21 March – 28 March 2017 | issue 187
On 23 March UNRWA facilitated by the office of the Swiss Development Cooperation in Jerusalem organised a cartoon drawing workshop at Al-Khrijat, a community-based organisation in Gaza City, for young and aspiring female artists. The workshop was led by Thierry Barrigue, Nicolas Sjöstedt and Pierre-Olivier Comment, three professional cartoonists from Switzerland.
Young artists in Gaza suffer from the limitations and restrictions imposed by the blockade. They face difficulties exchanging experiences with peers, traveling abroad for training or studies or because of their families’ concern that it is difficult to earn an income through art while the socio-economic situation is already very dire in Gaza. Yet art is an important medium to express feelings, dreams and fears. The workshop provided aspiring Gaza artists with an opportunity to learn from accomplished professionals. In turn learning about the experiences and motivations of their Gaza counterparts was a source of inspiration for the visitors.
“We are used to hearing about Palestine refugees on television, but today we meet them personally, and when we will go back to our country, we will talk to people about how you live, about your suffering, but also about your dreams and hopes,” said Thierry Barrigue, one of the Swiss cartoonists, to the Palestine refugees they met during their visit.
The workshop took place at Al-Khrijat community-based organisation and involved 20 young women from all areas of the Gaza Strip. They had previously participated in a comic drawing training organized by the UNRWA Gaza Communications Department in cooperation with Community-Based Organisations in Gaza city. The one-month training took place in February and focused on topics such as early marriage and gender-based violence. Comic drawing is a form of story-telling, through which UNRWA attempts to empower and provide participants (directly affected or others) with a platform and a voice to advocate for change and support inside their community and beyond.
“The inspiration for my drawing came from my live. I like to draw but my family prevented me from studying art in the university because they think that it is hard to find a job in the field of art in Gaza. So I drew how I felt about this. There are many sensitive topics which we cannot talk about, such as early marriage or gender-based violence. It is therefore easier to draw about it”, said 19-year-old Sarah Al-Ramlawi during the meeting with the Swiss cartoonists.
The lively exchange enabled young female talents in Gaza to discuss the meaning and messages of their art work while exchanging experiences and challenges encountered with experienced cartoonists.
UNRWA is confronted with an increased demand for services resulting from a growth in the number of registered Palestine refugees, the extent of their vulnerability and their deepening poverty. UNRWA is funded almost entirely by voluntary contributions and financial support has been outpaced by the growth in needs. UNRWA encourages all Member States to work collectively to exert all possible efforts to fully fund the Agency’s Programme Budget in 2017. UNRWA emergency programmes and key projects, also operating with large shortfalls, are funded through separate funding portals.
Following the 2014 conflict, US$ 257 million has been pledged in support of UNRWA’s emergency shelter programme, for which an estimated US$ 720 million is required. This leaves a current shortfall of US$ 463 million. UNRWA urgently appeals to donors to generously contribute to its emergency shelter programme to provide displaced Palestine refugees in Gaza with rental subsidies or cash assistance to undertake repair works and reconstruction of their damaged homes.
As presented in UNRWA’s occupied Palestinian territory (oPt) Emergency Appeal for 2017, the Agency is seeking US$ 402 million to meet the minimum humanitarian needs of Palestine refugees in the oPt.
The Gaza portion of the Emergency Appeal amounts to US$ 355 million for 2017, to address protracted, large scale humanitarian needs. More information can be found here.

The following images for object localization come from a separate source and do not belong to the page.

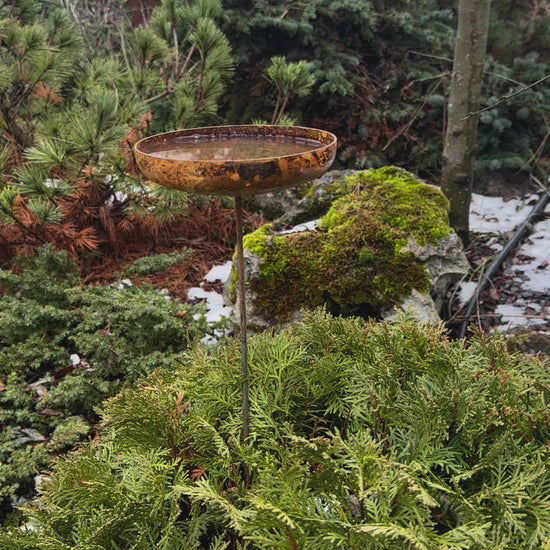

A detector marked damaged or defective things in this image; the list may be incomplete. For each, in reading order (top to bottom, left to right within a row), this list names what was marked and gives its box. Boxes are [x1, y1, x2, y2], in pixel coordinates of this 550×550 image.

rusty metal bowl [136, 124, 338, 196]
rust patina surface [136, 125, 338, 196]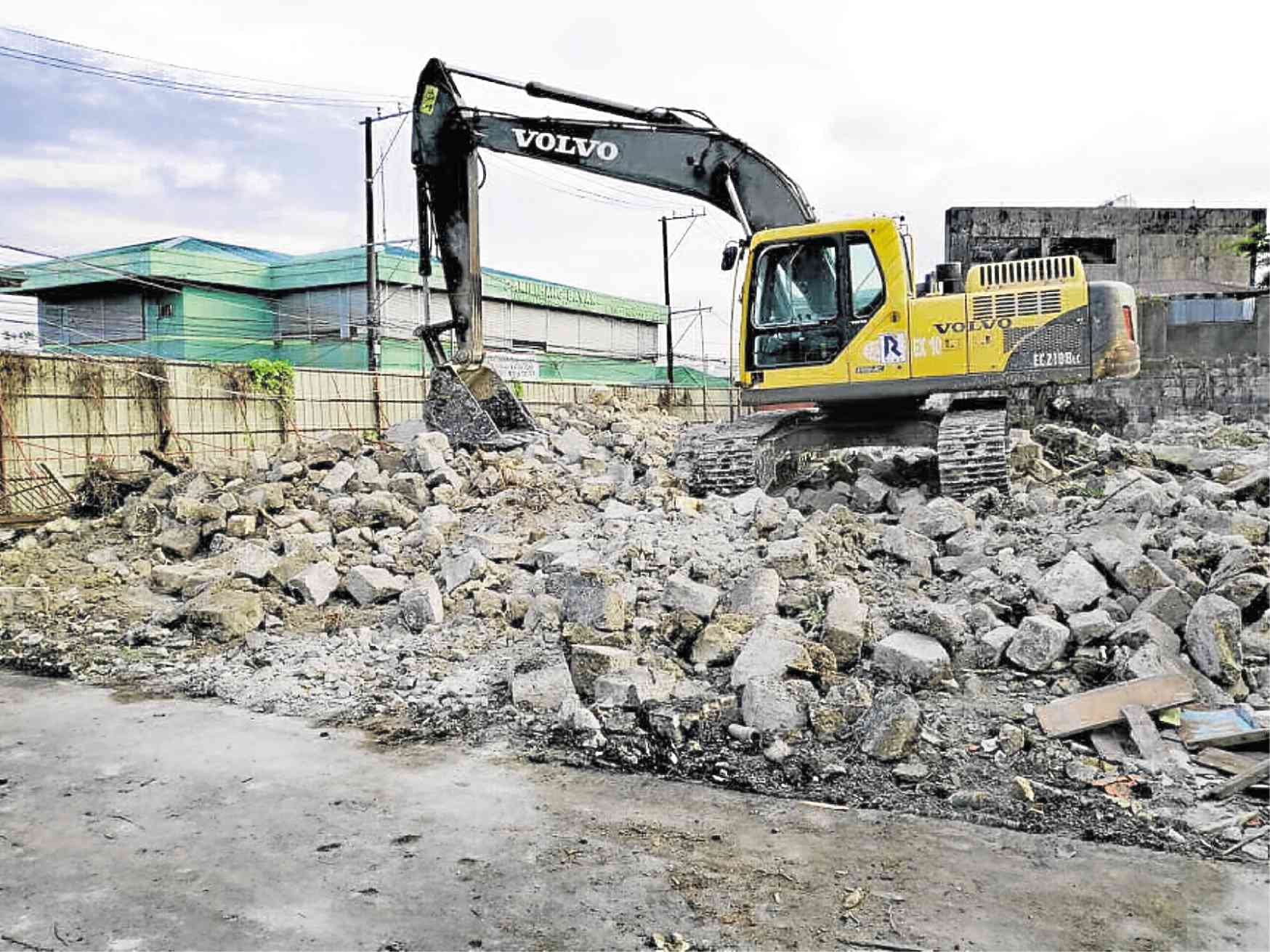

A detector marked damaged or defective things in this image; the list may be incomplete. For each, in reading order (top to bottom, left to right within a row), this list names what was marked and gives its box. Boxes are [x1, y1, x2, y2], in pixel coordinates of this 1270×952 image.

broken concrete chunk [285, 561, 339, 607]
broken concrete chunk [660, 572, 718, 619]
broken concrete chunk [1029, 552, 1110, 619]
broken concrete chunk [872, 633, 953, 685]
broken concrete chunk [1000, 613, 1069, 674]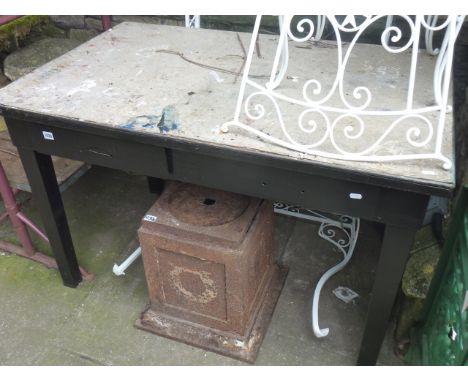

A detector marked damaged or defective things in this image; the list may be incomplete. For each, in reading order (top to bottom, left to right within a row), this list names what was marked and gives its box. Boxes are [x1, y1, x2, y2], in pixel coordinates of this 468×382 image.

rusty metal pedestal [135, 184, 288, 362]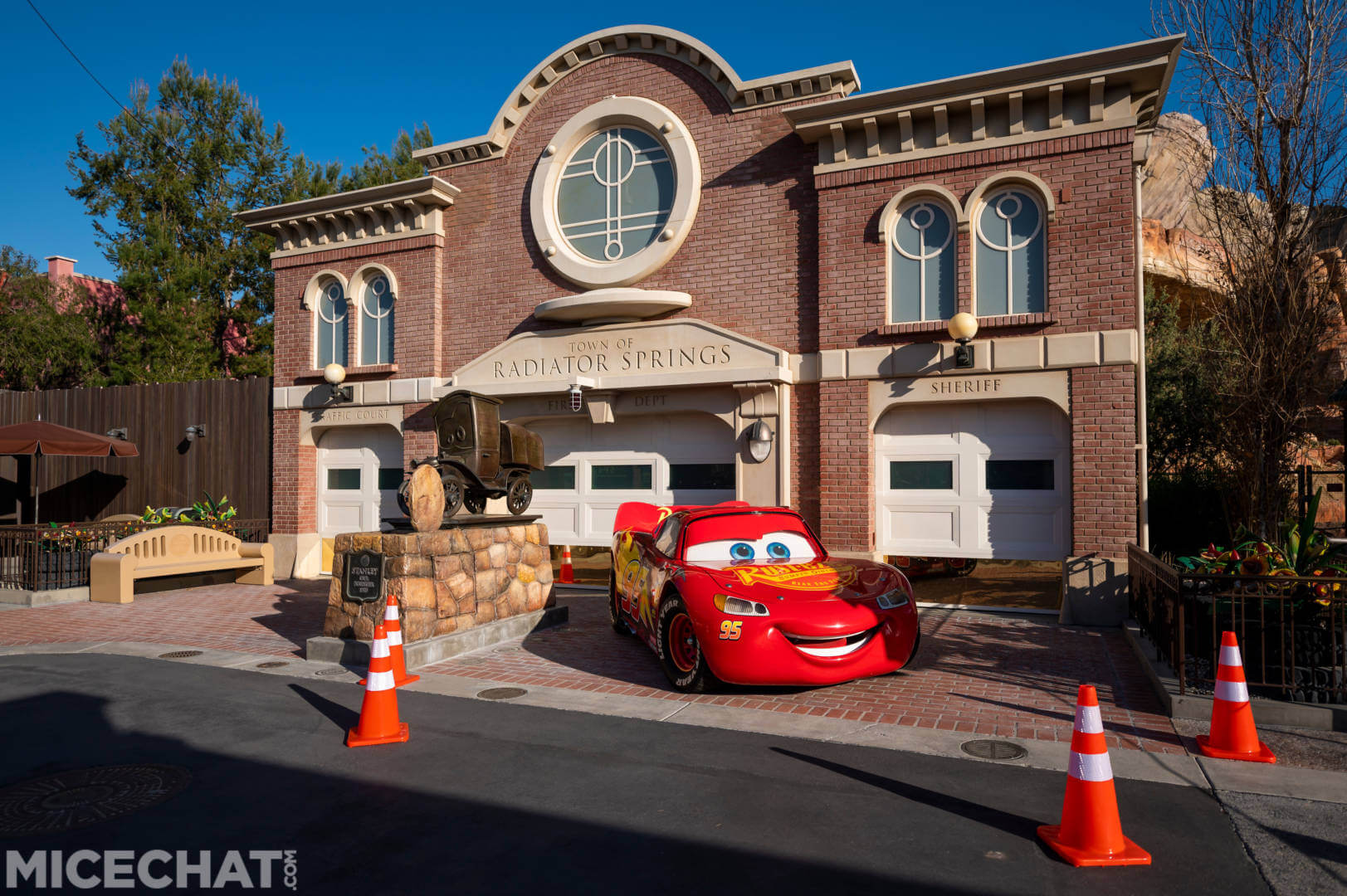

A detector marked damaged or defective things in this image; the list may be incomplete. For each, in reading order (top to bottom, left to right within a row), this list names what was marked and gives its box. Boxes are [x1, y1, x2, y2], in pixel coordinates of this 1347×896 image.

rust-eze logo [721, 562, 857, 590]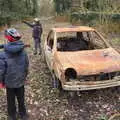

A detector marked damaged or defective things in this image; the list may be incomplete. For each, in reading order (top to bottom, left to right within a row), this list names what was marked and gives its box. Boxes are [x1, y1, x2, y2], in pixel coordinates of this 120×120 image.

burned car [43, 25, 120, 90]
abandoned vehicle [43, 25, 120, 90]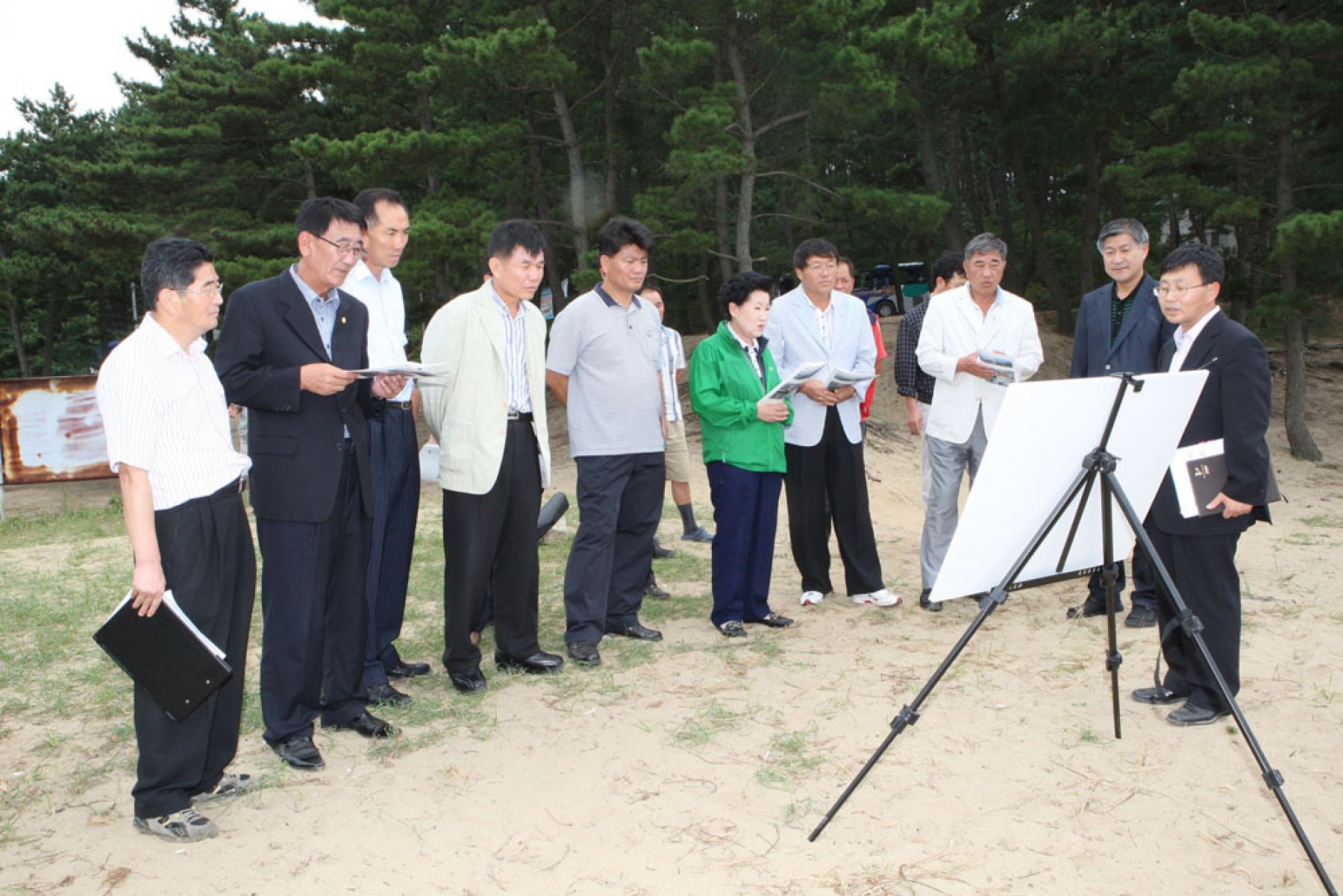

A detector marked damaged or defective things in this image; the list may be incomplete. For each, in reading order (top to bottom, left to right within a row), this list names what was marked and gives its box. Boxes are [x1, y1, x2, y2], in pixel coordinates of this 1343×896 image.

Longstanding restrictions on the movement of people and goods to and from Gaza have undermined the living conditions of 1.9 million Palestinians in Gaza. Israel prevents all access to and from the Gaza Strip by sea and air. Movement of people and goods in and out of Gaza is restricted to three crossings: Rafah crossing, Erez crossing and Kerem Shalom crossing. Rafah crossing is controlled by the Egyptian authorities and technically allows for the movement of a number of authorized travellers, Palestinian medical and humanitarian cases only. Erez crossing is controlled by Israeli authorities and technically allows for the movement of aid workers and limited numbers of authorized travellers, including Palestinian medical and humanitarian cases. Kerem Shalom crossing, also controlled by Israeli authorities, technically allows for the movement of authorized goods only.